Tarea 1: Según el artículo, ¿qué título lleva la quinta puerta?

La quinta puerta, «Rama, luz y ala», expone otro viaje, esta vez hacia lo sideral; el vuelo del pájaro desde la rama al cielo. Sin embargo, los poemas se vuelcan hacia la ciudad con el tren y los autos, las aceras. En ese tumulto, las aves tienen un idioma y refugian su canto en ese ámbito gaseoso. El yo lírico encuentra en ellas una forma de existencia: «las aves quen su aprendido / canto inmolan mi transitar» (31). La trayectoria, el movimiento de la búsqueda y del viaje, asume el trayecto eterno de la naturaleza en el símbolo de lo infinito y total que es el árbol, desde la semilla a la rama, desde las raíces a lo sideral:

¿a qué se va a la rama si no a
ser nube
a hurgar en el follaje la
secuencia aterida,
capaz algunas tardes de
abrazar?
¿dónde crepusculó el recuerdo
el acuerdo de los frutos no
vencidos
nuestra militancia de semillas? (31-32)

La eternidad de Adonis, el destino del grano, de la semilla, se extiende a las nubes:

surqué en las nubes lo
fundamental;
verde regreso,
silvestre canto (32)

El aire, antes la tierra y el agua, se funden y se confunde en esta búsqueda del viajante: «la tierra prometida es el aire» (34). Sin embargo, las aves asumirán un vuelo hacia adentro de la conciencia, en ese otro espacio profundo, en ese nido que las proyecta desde el óvulo. El poeta plasma en estrofas breves la maravilla del canto, del vuelo, de la existencia y de la poesía:

l   s
a
aves
se anuncian a sí mismas
pues su llanto es aprendido ─milenario,
porque su canto viene de adentro
de las entrañas mismas de su nido,
desde el pétalo de huevo que han sido,
por la estrella en que se convierte
la fugacidad de su larva
la mariposa enhiesta
en esta
pieza que
u
p   l
a        l
c            a. (34)

El esencial caligrama muestra la elevación del canto, de la poesía, en el capullo que se abre, en la crisálida que estalla en colores, en el huevo que florece en pétalos de aves, en élitros, péndolas y rémiges que ofrecen la Belleza en el proceso de gemación y de metamorfosis del idioma. Entonces las aves y los seres humanos se intercambian en el poema. El ave trueca su vuelo por unos ojos, el hombre trueca su boca un par de alas y aletea su existencia por el cielo «en un lenguaje de pájaros» (35). La poesía asume la esquina como el espacio de la transmutación del cosmos. Así florece, aflora, gema y «rincondese» (posiblemente «rincondece»). El tiempo, como un avestruz, esconde su cabeza en el interior del poeta. El poema se disloca, asume el vértigo:

el día es un poema
a ser
visto. pájaro
dialogante prima o hueco,
costa misterio
de lo sabido vuelto
lo cuan seguro apenas. (35)

Datos registrados:

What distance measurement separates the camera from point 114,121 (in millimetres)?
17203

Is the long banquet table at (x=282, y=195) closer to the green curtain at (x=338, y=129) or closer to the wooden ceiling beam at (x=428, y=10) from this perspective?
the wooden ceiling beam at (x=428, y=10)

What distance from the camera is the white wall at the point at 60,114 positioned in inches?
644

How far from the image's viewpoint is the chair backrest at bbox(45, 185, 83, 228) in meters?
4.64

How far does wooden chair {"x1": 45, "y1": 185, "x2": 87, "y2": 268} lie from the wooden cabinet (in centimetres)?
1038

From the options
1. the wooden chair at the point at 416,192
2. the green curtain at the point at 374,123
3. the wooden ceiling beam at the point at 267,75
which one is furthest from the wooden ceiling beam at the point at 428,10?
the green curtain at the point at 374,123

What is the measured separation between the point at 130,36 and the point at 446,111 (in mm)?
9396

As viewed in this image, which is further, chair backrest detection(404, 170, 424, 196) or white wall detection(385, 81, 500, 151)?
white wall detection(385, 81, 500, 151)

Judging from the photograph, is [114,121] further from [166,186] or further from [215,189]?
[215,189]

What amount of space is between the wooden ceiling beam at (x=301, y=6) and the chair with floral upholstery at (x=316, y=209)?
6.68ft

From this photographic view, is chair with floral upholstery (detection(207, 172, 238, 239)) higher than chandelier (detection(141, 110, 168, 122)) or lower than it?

Tarea 2: Actualiza las filas desde la línea que contiene "From the options" hasta la que contiene "which one is", ambas incluidas: cambia "green curtain" por "blue curtain" y deja todo lo demás igual. Escribe únicamente esas líneas.

Respuesta 1: «Rama, luz y ala».

Respuesta 2:
From the options
1. the wooden chair at the point at 416,192
2. the blue curtain at the point at 374,123
3. the wooden ceiling beam at the point at 267,75
which one is furthest from the wooden ceiling beam at the point at 428,10?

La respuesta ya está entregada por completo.